The prince seemed most impressed by the house-sized chunks of ice floating past them down the churning, fast-moving Gratuvask. Miri could not help smiling at the look of wonder on Morgan’s face, and remembered her husband at a similar age, a kitchen boy seeing things that even the hardiest travelers had never experienced—the Sithi’s beautiful, ruined city of Da’ai Chikiza, the great stone pillar of Sesuad’ra . . . he had even fought a dragon, like someone in an old story! He might not want to speak of it now, might feel some strange modesty, but that did not change the fact that the king was no ordinary man.
Even in his middle age, Simon still stood almost two hands taller than Morgan, but Miri thought they were more alike than not. Stubbornness? Morgan had inherited a full measure of it from Simon, but as her husband liked to point out, Miriamele was no sapling bending to the wind herself. And of course trying to get Morgan’s father John Josua to do anything he hadn’t wanted to do had been like trying to pull a badger out of its den. And Morgan’s mother Idela was not much more tractable, although she pretended to be. No, if she was going to be fair, the queen had to admit that Morgan’s stubbornness was a family affair, generations in the making.

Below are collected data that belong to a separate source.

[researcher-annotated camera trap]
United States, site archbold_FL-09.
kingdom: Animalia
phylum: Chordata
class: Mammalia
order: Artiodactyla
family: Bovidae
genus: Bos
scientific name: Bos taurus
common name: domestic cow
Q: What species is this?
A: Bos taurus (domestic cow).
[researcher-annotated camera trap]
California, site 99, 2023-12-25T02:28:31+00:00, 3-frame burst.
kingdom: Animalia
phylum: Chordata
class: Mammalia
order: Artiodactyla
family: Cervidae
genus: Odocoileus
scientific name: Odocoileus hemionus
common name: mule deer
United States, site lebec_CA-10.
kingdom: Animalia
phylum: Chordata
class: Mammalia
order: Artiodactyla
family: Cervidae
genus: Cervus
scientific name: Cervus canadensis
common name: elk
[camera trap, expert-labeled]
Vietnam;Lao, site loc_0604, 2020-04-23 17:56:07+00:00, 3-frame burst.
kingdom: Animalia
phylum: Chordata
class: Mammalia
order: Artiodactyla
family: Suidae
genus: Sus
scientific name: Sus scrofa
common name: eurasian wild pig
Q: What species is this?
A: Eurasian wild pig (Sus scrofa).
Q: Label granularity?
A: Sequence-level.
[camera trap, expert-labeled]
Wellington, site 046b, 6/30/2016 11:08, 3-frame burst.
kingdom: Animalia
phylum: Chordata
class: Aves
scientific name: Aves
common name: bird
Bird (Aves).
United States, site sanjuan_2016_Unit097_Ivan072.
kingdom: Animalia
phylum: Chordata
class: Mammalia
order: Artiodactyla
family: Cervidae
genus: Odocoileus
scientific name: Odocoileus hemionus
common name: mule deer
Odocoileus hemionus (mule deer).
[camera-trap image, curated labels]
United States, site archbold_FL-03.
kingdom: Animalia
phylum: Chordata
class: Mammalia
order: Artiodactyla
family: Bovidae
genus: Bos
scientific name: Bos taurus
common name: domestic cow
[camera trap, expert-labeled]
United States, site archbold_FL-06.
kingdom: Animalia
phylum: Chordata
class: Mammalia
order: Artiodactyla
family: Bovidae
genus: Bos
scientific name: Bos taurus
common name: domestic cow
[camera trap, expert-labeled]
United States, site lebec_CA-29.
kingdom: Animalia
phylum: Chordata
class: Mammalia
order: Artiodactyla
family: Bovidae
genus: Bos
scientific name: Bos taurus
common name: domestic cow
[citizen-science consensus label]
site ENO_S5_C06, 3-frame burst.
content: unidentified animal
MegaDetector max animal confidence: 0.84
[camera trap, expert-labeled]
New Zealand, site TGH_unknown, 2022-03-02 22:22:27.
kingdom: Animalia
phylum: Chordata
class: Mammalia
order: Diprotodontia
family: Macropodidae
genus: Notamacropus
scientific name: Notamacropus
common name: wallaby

For a moment, as she watched them silhouetted against the lights of the bridge, Miri could picture her husband and grandson as the wings of a triptych, like the life of Usires that stood behind the altar in the royal chapel at home. There on one side was Simon the patriarch, tall, with gray in his red beard; on the other stood Morgan his descendant, still callow enough to think drinking and womanizing was proof of something other than drinking and womanizing. But the center panel was missing, that which should have been her son, John Josua, and which should have united the two on either side. Her child, her beautiful child, who had grown to be such a tall, clever young man, was now only a shadow even to his own children. His death had left a hole in their lives that could never be filled, no matter how she and the rest of the family pretended.
Her heart aching again, she tried to pray, but her own measure of the family obstinacy rose up and thwarted her. No matter what the priests claimed, how could such a loss be God’s will? Why had the Creator, whom Miriamele had always tried to serve, stolen her only child?
• • •
The royal progress had dispatched riders to alert the city to their approach. They had disappeared across the bridge and into the shadow of the gates more than an hour before, but still had not come back; Miriamele was beginning to wonder if something had gone wrong. She couldn’t imagine what the problem might be—thanks to the old duke, Rimmersgard was the High Ward’s most faithful ally: it seemed unlikely they would suffer the same kind of problems that had plagued the Hernystir visit.